I’m not a gigantic fan of simply eating crab cracked from the shell. I feel it lacks luster. I usually eat one crab per season this way. I’ll sit down with an old cafeteria tray that I inherited from my dad (who stole them from somewhere and are useful for this). I sit down, bibbed, dipping the crab in butter that’s been salted with some sort of herbal salt, this one is the best yet!
I prefer cooking with crab. Crab enchiladas with green sauce are always my go-to. Ricotta crab raviolis are another favorite, as is simply boiling up pasta and tossing in crab with lemon, butter, and parsley. I love making crab shell stock and using it for seafood stews and soups. I will never complain about having some left over to toss onto a green salad, either. Whatever you do with it, this herbal salt will make it more vibrant.

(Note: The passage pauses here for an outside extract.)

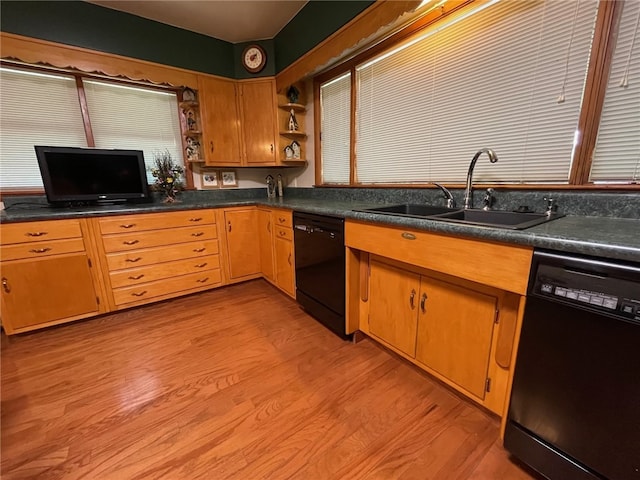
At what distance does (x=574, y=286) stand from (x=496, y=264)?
0.73ft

One thing I always notice during crab season is that there isn’t much information about cooking and cleaning them. I figured this would be a great time to change that so next year when I try to remember how, I can look at my own notes cemented inside of this blog post. Click here to learn how to cook and clean crab.
Bolinas Seafood Salt
Makes about 2 cups
Bright, flavorful, and multi-layered is how I’d describe this Bolinas Seafood Salt. It captures the fragrance of the seascape with foraged fennel seeds, fronds, and flowers. Lots of local citrus zest and vibrant fresh herbs like chives, parsley, and celery leaf are mingled with a myriad of spices that keep this salt versatile. This is not a New Orleans style seafood seasoning. It’s fresh and makes you want to use it on healthy seasonal goods like citrus and crab.

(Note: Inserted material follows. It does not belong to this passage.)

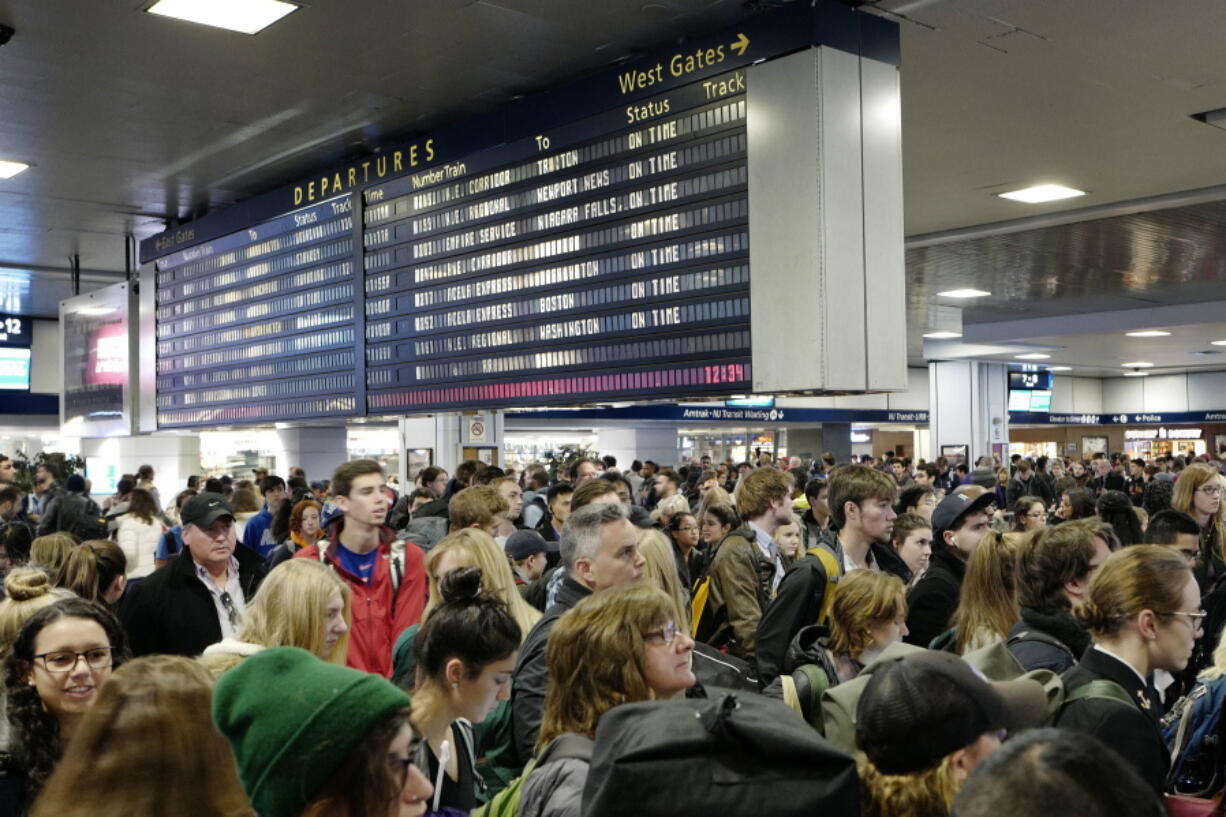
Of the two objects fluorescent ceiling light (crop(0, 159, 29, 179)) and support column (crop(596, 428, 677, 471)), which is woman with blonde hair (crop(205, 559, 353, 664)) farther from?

I use a mortar and pestle to crush the seeds. It’s easy and quick. While you can substitute the ground versions, oftentimes I find the ground stuff way too fine, which drastically alters the flavor and makes the salt mixture ultra-potent.
½ cup packed parsley leaves, finely chopped
½ cup packed celery leaves, finely chopped
¼ cup finely chopped chives
2 tablespoons finely chopped fennel fronds
2 tablespoons finely chopped thyme leaves
1 tablespoon finely chopped mint leaves
1 Cherry Bomb red chili pepper, deseeded and finely chopped
1 tablespoon rainbow peppercorns, finely crushed
½ teaspoon Tasmanian pepper-berries, finely crushed (optional)

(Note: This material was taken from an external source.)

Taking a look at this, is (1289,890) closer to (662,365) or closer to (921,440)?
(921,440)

1 tablespoon yellow mustard seeds, finely crushed
1 teaspoon fennel seeds, finely crushed
¼ teaspoon celery seeds, finely crushed
2 teaspoons Aleppo pepper
1 teaspoon cayenne pepper
1 teaspoon garlic powder
1 teaspoon onion powder
1 tablespoon pomelo zest
1 tablespoon lemon zest
2 teaspoons lime zest
1 tablespoon fennel flowers (optional)
½ cup Fleur de Sel
2 cups Maldon flake salt
Pre-heat oven to 200°F.
Mix together all fresh herbs, zests, seeds, flowers, chili, and spices. Gently fold into the salts and mix. Use your fingers to make sure the herbs, zests, and spices are well incorporated into the salt. Place the salt/herb mix on a baking sheet covered with parchment paper so that it’s spread evenly across the entire sheet and flat. Place in the oven, and bake for about 15 -17 minutes or until the herbs seem to have lost most moisture. They should not be totally dried out and still look greenish. Store in a small bowl on your counter for a few weeks. This is a fresh herb salt, not designed for long term storage.